Do I Have Trigger Finger?
You can move your fingers because of soft tissues called flexor tendons that are attached to your fingers and the muscles in your arm. These tendons glide through channels called tendon sheaths, and trigger finger is the result of inflammation or thickening in the tendon sheath.
Trigger finger, or trigger digit, can affect anyone. With this condition, tendons in your fingers or thumbs can cause reduced function and a great deal of pain. Sometimes, trigger finger can cause locking of the finger in a bent position, as if pulling a trigger.
Symptoms of trigger finger include:
- A lump in the palm
- Pain or catching sensation when bending or straightening your finger
- Swelling in and around your finger
- Inability to extend your finger at all (in severe cases)
When a doctor addresses trigger finger, conservative treatment options are attempted first.

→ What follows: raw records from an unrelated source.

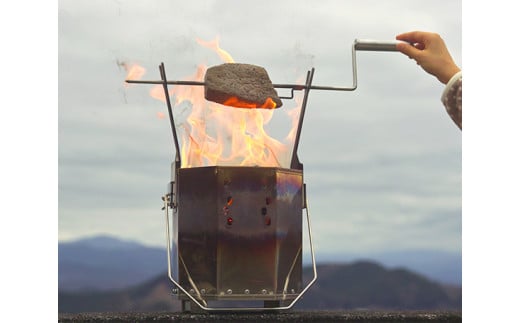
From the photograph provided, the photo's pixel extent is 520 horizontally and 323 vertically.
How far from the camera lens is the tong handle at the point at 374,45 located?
3973mm

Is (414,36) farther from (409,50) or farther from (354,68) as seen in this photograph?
(354,68)

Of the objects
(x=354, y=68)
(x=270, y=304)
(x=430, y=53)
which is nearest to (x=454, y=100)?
(x=430, y=53)

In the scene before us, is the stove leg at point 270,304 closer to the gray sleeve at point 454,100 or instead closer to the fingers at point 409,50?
the fingers at point 409,50

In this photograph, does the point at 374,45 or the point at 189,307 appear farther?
the point at 189,307

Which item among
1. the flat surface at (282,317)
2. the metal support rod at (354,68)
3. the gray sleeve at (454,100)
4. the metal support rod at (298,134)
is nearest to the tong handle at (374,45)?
the metal support rod at (354,68)

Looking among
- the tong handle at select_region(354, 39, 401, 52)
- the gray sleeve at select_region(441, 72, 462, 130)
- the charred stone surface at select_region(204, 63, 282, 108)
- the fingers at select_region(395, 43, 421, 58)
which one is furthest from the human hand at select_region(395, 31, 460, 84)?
the charred stone surface at select_region(204, 63, 282, 108)

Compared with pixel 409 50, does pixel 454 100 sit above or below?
below

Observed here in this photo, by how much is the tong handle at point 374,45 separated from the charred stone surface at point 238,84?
1.68 ft

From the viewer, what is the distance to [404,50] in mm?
3383

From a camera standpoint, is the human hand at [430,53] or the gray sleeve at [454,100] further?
the human hand at [430,53]

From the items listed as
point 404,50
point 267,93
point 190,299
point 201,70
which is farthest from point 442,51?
point 190,299

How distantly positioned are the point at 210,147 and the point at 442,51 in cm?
153

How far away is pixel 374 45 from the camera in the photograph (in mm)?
4059

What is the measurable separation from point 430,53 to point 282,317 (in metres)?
1.54
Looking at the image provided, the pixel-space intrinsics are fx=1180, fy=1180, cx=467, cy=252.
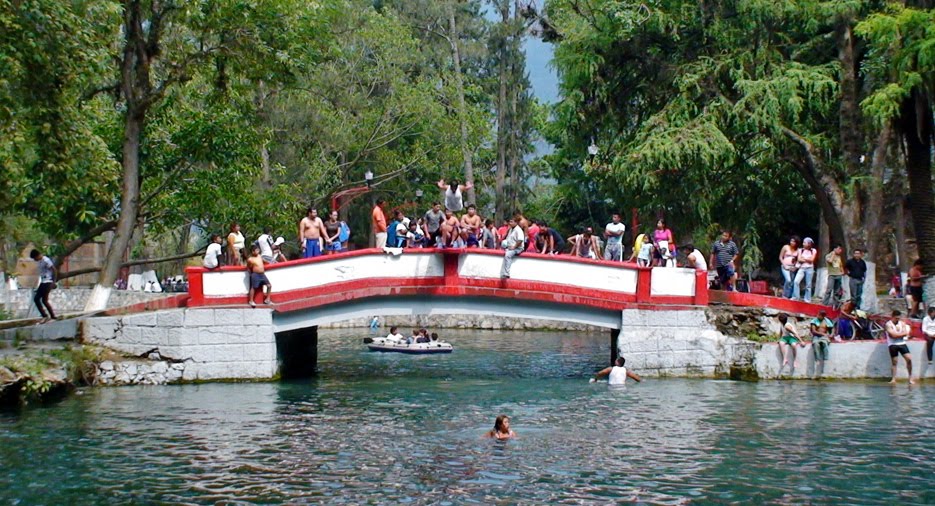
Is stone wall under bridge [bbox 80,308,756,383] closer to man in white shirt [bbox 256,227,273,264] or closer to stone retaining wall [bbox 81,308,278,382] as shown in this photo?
stone retaining wall [bbox 81,308,278,382]

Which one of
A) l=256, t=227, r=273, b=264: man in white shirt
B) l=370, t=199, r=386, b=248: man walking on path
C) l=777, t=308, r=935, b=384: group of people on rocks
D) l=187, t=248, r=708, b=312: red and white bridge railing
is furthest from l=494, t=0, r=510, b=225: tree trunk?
l=777, t=308, r=935, b=384: group of people on rocks

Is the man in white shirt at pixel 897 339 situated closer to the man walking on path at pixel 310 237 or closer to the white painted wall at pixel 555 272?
the white painted wall at pixel 555 272

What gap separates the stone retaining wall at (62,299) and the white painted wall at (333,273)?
38.2 ft

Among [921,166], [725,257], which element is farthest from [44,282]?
[921,166]

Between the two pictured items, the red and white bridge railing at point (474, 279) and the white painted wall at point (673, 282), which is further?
the white painted wall at point (673, 282)

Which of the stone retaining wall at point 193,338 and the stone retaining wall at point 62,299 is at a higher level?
the stone retaining wall at point 62,299

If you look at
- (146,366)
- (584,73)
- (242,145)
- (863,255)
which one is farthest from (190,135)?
(863,255)

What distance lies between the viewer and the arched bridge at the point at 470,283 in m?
26.5

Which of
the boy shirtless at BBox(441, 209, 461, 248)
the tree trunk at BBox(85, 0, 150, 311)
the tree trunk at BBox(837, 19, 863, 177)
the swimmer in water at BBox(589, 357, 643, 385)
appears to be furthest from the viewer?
the tree trunk at BBox(837, 19, 863, 177)

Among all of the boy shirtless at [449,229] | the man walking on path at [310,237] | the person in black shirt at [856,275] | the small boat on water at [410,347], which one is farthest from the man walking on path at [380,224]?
the person in black shirt at [856,275]

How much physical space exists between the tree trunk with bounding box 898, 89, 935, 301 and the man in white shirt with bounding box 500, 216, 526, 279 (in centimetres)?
1086

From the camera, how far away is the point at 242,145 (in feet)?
96.8

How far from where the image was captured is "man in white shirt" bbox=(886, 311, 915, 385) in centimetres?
2517

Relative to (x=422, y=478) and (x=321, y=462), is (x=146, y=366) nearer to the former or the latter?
(x=321, y=462)
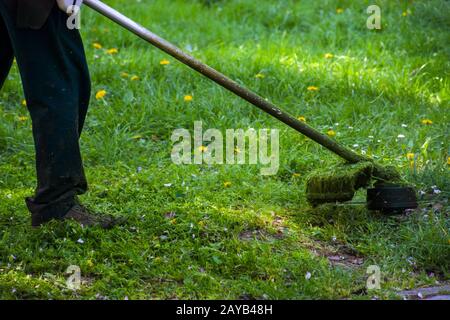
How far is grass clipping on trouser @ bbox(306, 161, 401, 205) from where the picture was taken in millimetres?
3637

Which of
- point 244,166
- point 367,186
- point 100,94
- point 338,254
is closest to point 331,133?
point 244,166

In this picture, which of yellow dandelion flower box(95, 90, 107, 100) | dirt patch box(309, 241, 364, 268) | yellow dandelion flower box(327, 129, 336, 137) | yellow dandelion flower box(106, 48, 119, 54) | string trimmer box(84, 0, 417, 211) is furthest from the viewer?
yellow dandelion flower box(106, 48, 119, 54)

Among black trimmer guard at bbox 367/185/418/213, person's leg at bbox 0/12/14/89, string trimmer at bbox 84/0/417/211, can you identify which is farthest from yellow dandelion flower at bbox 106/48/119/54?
black trimmer guard at bbox 367/185/418/213

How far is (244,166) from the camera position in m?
4.43

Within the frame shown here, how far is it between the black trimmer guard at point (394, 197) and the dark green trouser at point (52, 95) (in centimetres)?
→ 145

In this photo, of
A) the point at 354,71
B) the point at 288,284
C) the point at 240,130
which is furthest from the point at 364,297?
the point at 354,71

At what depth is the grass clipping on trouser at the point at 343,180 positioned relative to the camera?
364 centimetres

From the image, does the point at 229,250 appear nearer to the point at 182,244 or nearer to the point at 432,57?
the point at 182,244

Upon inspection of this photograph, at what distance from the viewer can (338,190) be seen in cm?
366

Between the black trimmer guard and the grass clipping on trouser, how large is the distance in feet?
0.22

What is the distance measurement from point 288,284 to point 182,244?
0.58 meters

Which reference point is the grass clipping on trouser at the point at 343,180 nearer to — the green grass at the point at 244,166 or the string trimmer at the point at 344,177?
the string trimmer at the point at 344,177

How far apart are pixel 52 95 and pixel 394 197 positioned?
1697mm

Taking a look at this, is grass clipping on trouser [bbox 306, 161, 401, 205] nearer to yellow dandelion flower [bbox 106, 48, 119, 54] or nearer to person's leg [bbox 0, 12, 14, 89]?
person's leg [bbox 0, 12, 14, 89]
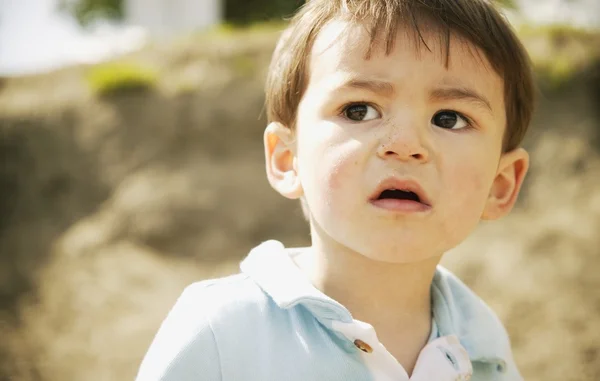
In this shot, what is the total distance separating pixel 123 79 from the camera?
6.52 metres

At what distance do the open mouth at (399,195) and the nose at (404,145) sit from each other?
0.08 metres

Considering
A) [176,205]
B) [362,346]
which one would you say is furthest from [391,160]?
[176,205]

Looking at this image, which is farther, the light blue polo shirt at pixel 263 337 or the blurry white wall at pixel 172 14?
the blurry white wall at pixel 172 14

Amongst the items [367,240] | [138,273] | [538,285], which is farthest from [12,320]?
[367,240]

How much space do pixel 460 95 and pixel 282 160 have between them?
1.68ft

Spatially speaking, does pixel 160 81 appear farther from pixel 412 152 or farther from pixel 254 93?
pixel 412 152

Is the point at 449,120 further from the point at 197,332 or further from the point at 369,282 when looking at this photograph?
the point at 197,332

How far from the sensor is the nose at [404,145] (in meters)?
1.40

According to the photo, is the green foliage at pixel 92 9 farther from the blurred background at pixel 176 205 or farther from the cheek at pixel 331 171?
the cheek at pixel 331 171

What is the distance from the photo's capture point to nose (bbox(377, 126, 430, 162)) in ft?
4.58

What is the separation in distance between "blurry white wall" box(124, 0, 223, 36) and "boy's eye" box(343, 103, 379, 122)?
851cm

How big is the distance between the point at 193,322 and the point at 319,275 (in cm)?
37

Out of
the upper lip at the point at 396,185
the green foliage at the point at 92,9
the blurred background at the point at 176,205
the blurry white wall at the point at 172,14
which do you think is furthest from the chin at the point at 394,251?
the green foliage at the point at 92,9

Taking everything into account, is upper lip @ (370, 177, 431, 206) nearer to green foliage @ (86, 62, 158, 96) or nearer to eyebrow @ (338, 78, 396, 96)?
eyebrow @ (338, 78, 396, 96)
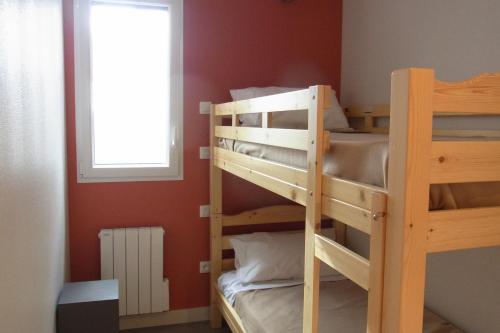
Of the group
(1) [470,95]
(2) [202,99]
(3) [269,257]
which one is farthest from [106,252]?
(1) [470,95]

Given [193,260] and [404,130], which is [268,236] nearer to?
[193,260]

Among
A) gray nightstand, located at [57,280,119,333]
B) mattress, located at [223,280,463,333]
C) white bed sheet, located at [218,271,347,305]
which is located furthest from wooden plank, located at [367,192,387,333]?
gray nightstand, located at [57,280,119,333]

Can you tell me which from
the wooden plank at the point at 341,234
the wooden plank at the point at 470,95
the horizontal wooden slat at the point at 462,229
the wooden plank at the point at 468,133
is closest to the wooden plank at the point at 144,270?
the wooden plank at the point at 341,234

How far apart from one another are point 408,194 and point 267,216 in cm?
211

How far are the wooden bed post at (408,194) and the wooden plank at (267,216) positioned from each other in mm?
1996

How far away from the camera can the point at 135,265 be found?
2924 millimetres

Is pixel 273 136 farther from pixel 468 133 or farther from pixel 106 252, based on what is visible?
pixel 106 252

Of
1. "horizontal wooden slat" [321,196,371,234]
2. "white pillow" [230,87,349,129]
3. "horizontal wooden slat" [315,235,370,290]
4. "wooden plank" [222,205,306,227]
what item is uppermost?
"white pillow" [230,87,349,129]

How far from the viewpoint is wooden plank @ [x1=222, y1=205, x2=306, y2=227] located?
3078 millimetres

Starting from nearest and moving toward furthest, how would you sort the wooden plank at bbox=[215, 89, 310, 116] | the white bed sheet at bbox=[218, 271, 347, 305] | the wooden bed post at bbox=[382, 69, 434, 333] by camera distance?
the wooden bed post at bbox=[382, 69, 434, 333], the wooden plank at bbox=[215, 89, 310, 116], the white bed sheet at bbox=[218, 271, 347, 305]

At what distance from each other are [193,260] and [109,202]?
27.7 inches

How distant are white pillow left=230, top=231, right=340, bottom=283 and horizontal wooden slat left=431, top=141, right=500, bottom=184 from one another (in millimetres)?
1674

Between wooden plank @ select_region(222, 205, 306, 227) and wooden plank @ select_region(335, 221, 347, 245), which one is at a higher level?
wooden plank @ select_region(222, 205, 306, 227)

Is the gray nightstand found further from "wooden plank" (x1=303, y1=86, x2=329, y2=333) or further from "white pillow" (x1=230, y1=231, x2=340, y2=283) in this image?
"wooden plank" (x1=303, y1=86, x2=329, y2=333)
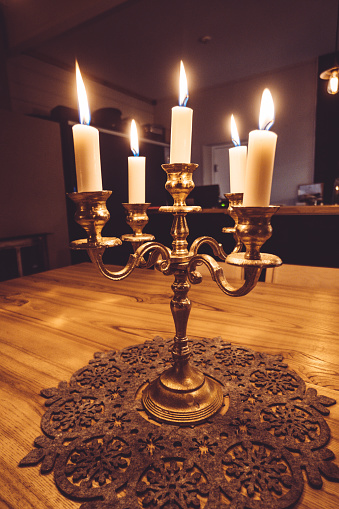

Resting or splinting your finger may treat mild symptoms. Nonsteroidal anti-inflammatory medications and steroid injections can also help to relieve the pain and inflammation.
If those methods prove ineffective, then surgical options may be explored. This includes trigger finger release, a surgery that is usually performed as an outpatient procedure. This procedure involves a small incision in the palm and the tendon sheath tunnel so the tendon can slide through it unobstructed, allowing the patient to regain function in their hand.